> _AIM OF THE TASK_:
Retype each item below word for word, omitting the picture.

> _ROWS_:
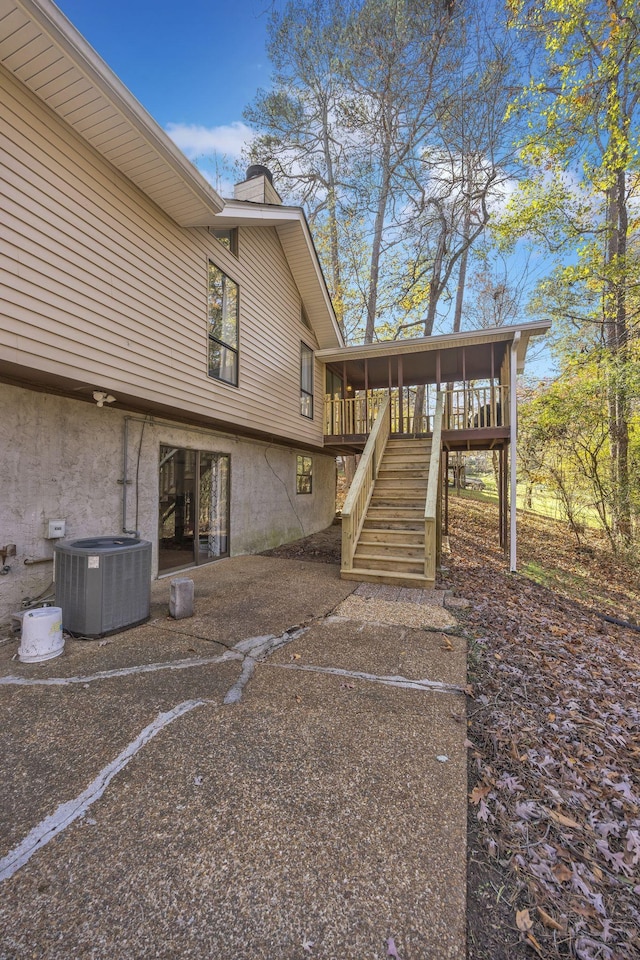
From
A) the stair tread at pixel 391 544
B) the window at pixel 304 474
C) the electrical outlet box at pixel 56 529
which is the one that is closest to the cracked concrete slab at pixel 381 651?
the stair tread at pixel 391 544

> _WRITTEN RESPONSE_:
From
A) the stair tread at pixel 391 544
B) the window at pixel 304 474
C) the electrical outlet box at pixel 56 529
which is the one that is closest to the cracked concrete slab at pixel 381 651?
the stair tread at pixel 391 544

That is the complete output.